Meet Jon Fox, a sexy New Orleans private detective with more family secrets than even he knows about. But his latest case is about to bring more to the swampy surface than Fox himself could ever have guessed—
A polite old lady with a plot to murder a stranger;
A mother whose secret sent her insane;
An uncle with complete control over the family empire;
A father whose suicide might once again tear his family apart;
And a hot, handsome, clueless blond with a knack for being in the wrong place at the wrong time.
Yes, meet Jon Fox. A New Orleans private detective whose complicated life…just got a little more complex
In To Catch A Fox the thrills and chills started off with a bang as Day and Knight wrote an adventure that wrestled me to the ground, and when I was wiped out it kicked me to the curb to make sure I could no longer breathe.
In the first scene Jon Fox faced off against Delta Deveraux, the unfaithful wife of his client who was determined not to lose her meal ticket, so Fox had to die. She was a marvelous character, a worthy challenger for Fox and it’s too bad she wasn’t around long enough for me to really get to know her. Here’s some of her dialogue:
“My only dilemma,” she said, her shiny red lips snaking into an even wider smile, “is where to put the first bullet.” Delta pointed her gun.“I could finish you off quickly with a single shot ….. But then again, I’m tempted to instantly gratify myself and put the first bullet right between your legs. In terms of size, it certainly looks like the easiest target.”
This set up the rest of the book beautifully as Jon Fox faced down not only the characters who wanted to kill him for their own nefarious reasons, but he also had to deal with the many demons in his dark past as he relived the horror of a major tragedy in his life, found love for the first time, and concluded that life was not always black and white but sometimes shades of grey. Jon is the star of the book, but like all the other characters he was very flawed – selfish, weak, and definitely not the most stable person as he had an almost uncontrollable temper which could have landed him in jail for a long time on many occasions. He escaped his due punishment because his uncle, Mason Wilkes, who managed his considerable fortune, always bailed him out of trouble.
Jon’s job as a private investigator provided him with a ready source of f**kbuddies who were only too willing to sell him information for sex, a delightful side benefit to any job. Enter Tucker Wilder. The first time Jon saw him he knew he was trouble.
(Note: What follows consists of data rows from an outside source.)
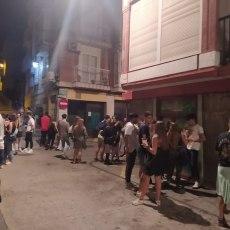 El Gobierno local convierte el Casco Histórico y Cala Cortina en el festival del botelleo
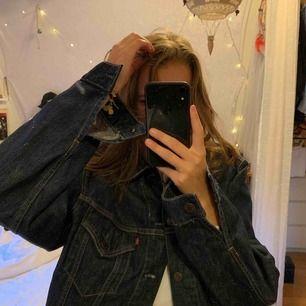En vintage Levis jacka i storlek XL, passar även skit snyggt som oversized om man är mindre storlek!! Jackan är mörkblå jeans och nästintill aldrig använd! Superbra skick😍 fraktar och möts upp i centrala uppsala❤️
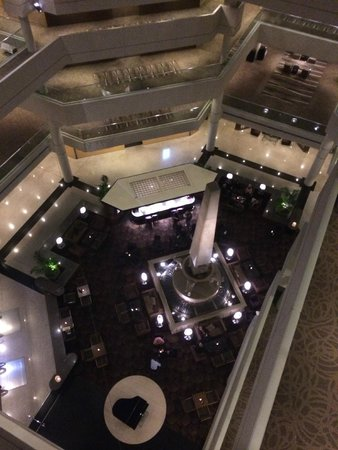 Hyatt Regency Perth : Looking down to Lobby area.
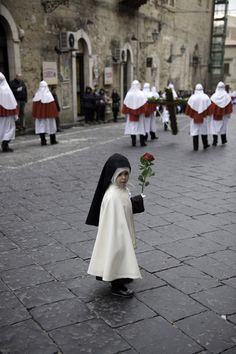 A child at a Catholic procession in Italy. (Photographer: Steve McCurry)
Tucker represented everything he couldn’t resist and the attraction was mutual, but Tucker was also very damaged from past events that affected his view of the world. He was a talented script writer and actor but he was out of work because his mouth always landed him in trouble. The many colorful characters in Tucker’s world and his interactions with his family and agent were priceless and showed off the writing talent of this team to great advantage. One stumbling block to an affair between Jon and Tucker was Betty Black, a little old lady with murder on her mind – they seemed to be on opposite sides of a case Jon was working. Was Tucker Betty’s accomplice or was he a pawn in her game? Unfortunately Jon didn’t have a lot of time to figure this out before he had to rescue Tucker from a vicious street gang determined to kill him because he had witnessed an execution style shooting.
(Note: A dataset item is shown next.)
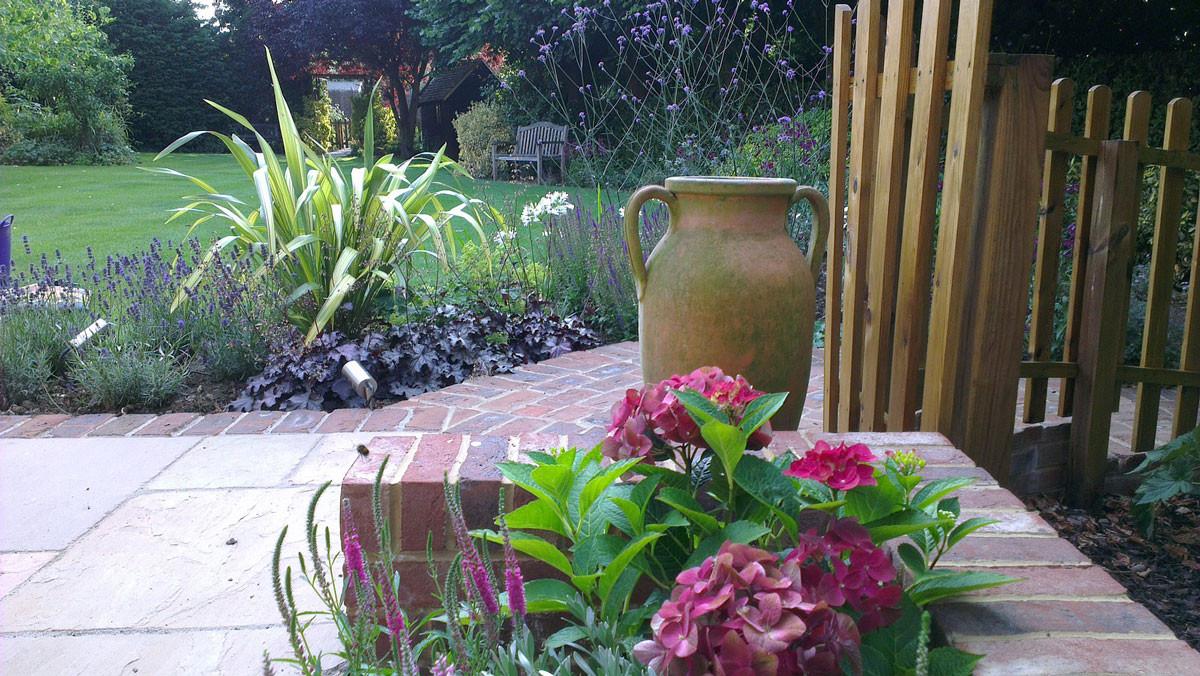 Stansted-country-garden-3-quercus-garden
Despite the intricate plot which kept me engrossed, in my view the strength of the book was in the wonderful well drawn, complex and very flawed characters. There were too many excellent supporting characters to mention here but one of the strongest was Virgil, former best friend of Jon’s deceased father who loves Jon and looks after his mother Savannah. He was an irascible and tough old coot on the surface but so kind and gentle with Miss Savannah who lived in her own world, that I fell in love with him. Another character that wasn’t even human but had a starring role in the book was Jon’s pet alligator Snowflake that operated on the principle that people were food.
To Catch A Fox is set in New Orleans and what better city to give it the history that made the world building so authentic, exciting and believable. The characters were unforgettable and they lifted To Catch A Fox from an exciting adventure flick to an emotional roller coaster with incredible thrills and chills that were extremely fast paced with gunfights, narrow escapes, and fires that seemed to have a life of their own. The action sequences alone would make this a memorable book but there were almost side splitting comedic turns at the most inappropriate moments. One such moment was a scene where Tucker was trying to find and extricate a bullet in Jon’s body, and in the middle of almost passing out from blood loss from a gunshot wound Jon asked Tucker
“Is that a hard on in your jeans? You do realize I’m in pain, don’t you? And that your chances of turning me on are less than—”
Tucker interrupted him by clearing his throat and pointing down at Fox’s bulging briefs. The shape of his hardening cock and swollen head were more than evident.
“That ain’t me, that’s the whiskey,” Fox shrugged innocently.
Tucker grabbed the pair of scissors out of the first aid kit and eyed Fox’s wound with terror. “I don’t wanna dig.” Out of the corner of his eye, he could see Fox’s hard-on straining in his briefs. “And could you please do something about that? It’s distracting me!”
“You started it! I can’t help it,” Fox said with a whiskey belch. “You look kinda sexy down there.”
The world building in this book is poignant as well as powerful. As settings go there’s none better than the De La Fontaine plantation in New Orleans. Not only was the old South brought to life and beautifully constructed through flashbacks as we see young Savannah, a vibrant woman on the cusp of her decadent life, but the prose and dialogue were authentic and an entertaining blend of old and new.
The mystery was well thought out and in the end the puzzle pieces fell into place in unexpected ways as the various secondary characters and sub plots provided many twists that kept me on the edge of my seat throughout. As for the sex, the heat between Jon and Tucker was off the scale. Here’s a sample scene between these two hound dogs:
Tucker was getting dizzy, his eyes rolling back into his head. He squirmed and finally bit down on Fox’s bottom lip. Fox flinched and broke the kiss. Tuck gasped for air. Fox wiped his lip with the back of his hand, checking for blood and grinned.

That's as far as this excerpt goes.